Recensione: G. Beltrán e B. Seguí, La mia vita nel barrio

Gabi Beltrán e Bartolomé Seguí
LA MIA VITA NEL BARRIO
Edizioni Tenué, pp. 304, € 15
Traduzione di Diego Fiocco

Oggi vi presentiamo un romanzo a fumetti che ci riporta agli anni ‘80. Gli anni ’80 per molti sono stati anni di povertà, non tutti erano ancora entrati nella ricchezza universale garantita, che è l’illusione spacciata per vera dal nuovo clima culturale che proprio dagli anni ’80 trae origine. E oggi ripensare a quegli anni non può avvenire senza una grossa dose di malinconia e rimpianto, sia nel lettore sia nello scrittore. Gabi, lo scrittore/protagonista delle vicende narrate, ha 14 anni e vive a Palma di Maiorca; vive nel barrio, il quartiere più povero, da cui quasi nessuno esce, tantomeno per raggiungere un’altra vita. Ma Gabi ha una passione che lo porterà lontano. In questo che è un romanzo di formazione, Gabi Beltran racconta come si viveva in un quartiere povero; e lo fa attraverso tante piccole storie, storie da nulla, che però assumono un valore generazionale sia per l’essenzialità del testo sia per la nitidezza del disegno che ha “un eccezionale senso dello spazio e della dimensionalità” (p. 6).

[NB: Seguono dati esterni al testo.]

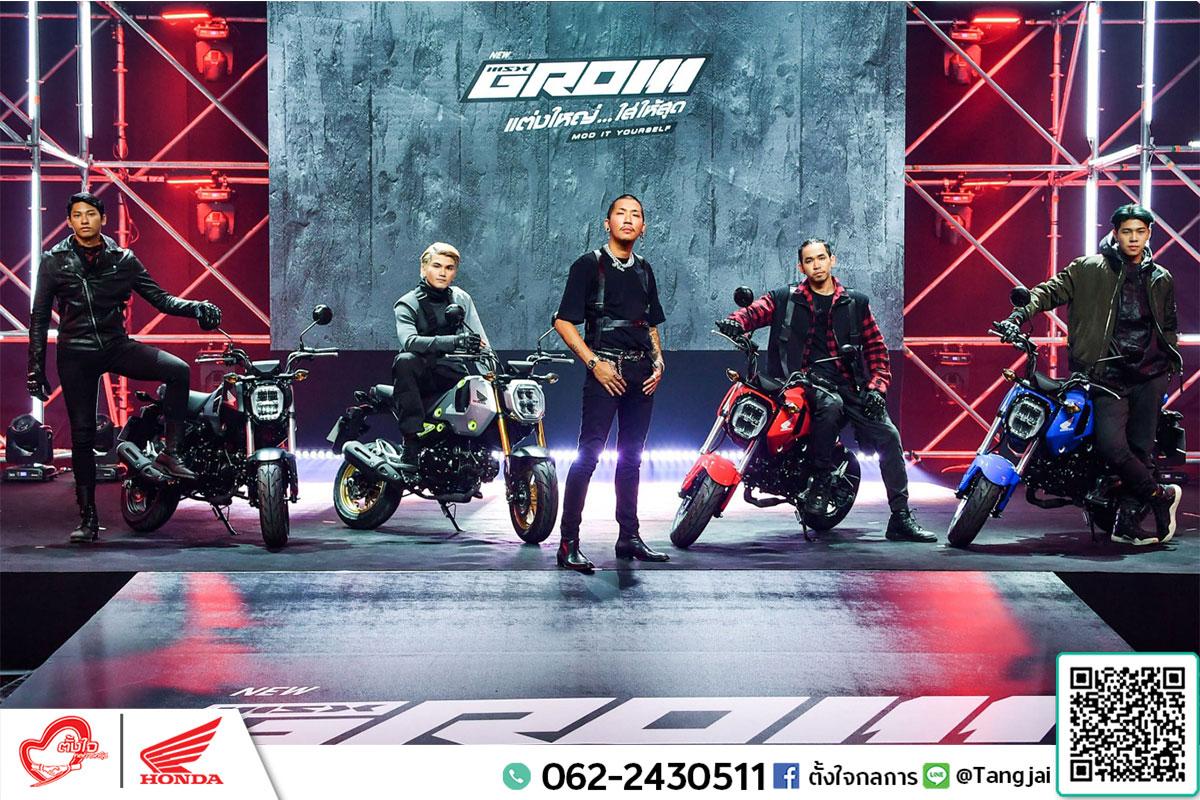 New Honda GROM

In un quartiere del genere la devianza dalla legge è, a dir poco, la norma, e Gabi e i suoi amici non ne perdono una. Violenze e furti, puttane e droga ma, sopra tutto, l’anelito di Gabi di salvarsi da una situazione familiare disastrosa. Le varie vicende a fumetti sono intervallate da pagine raccontate in cui Gabi, dopo trent’anni, torna all’isola per cercare di recuperare, almeno a parole, ciò che l’esperienza dell’adolescente in crescita gli ha impedito di vivere. Ma il tempo è andato e non ritornerà.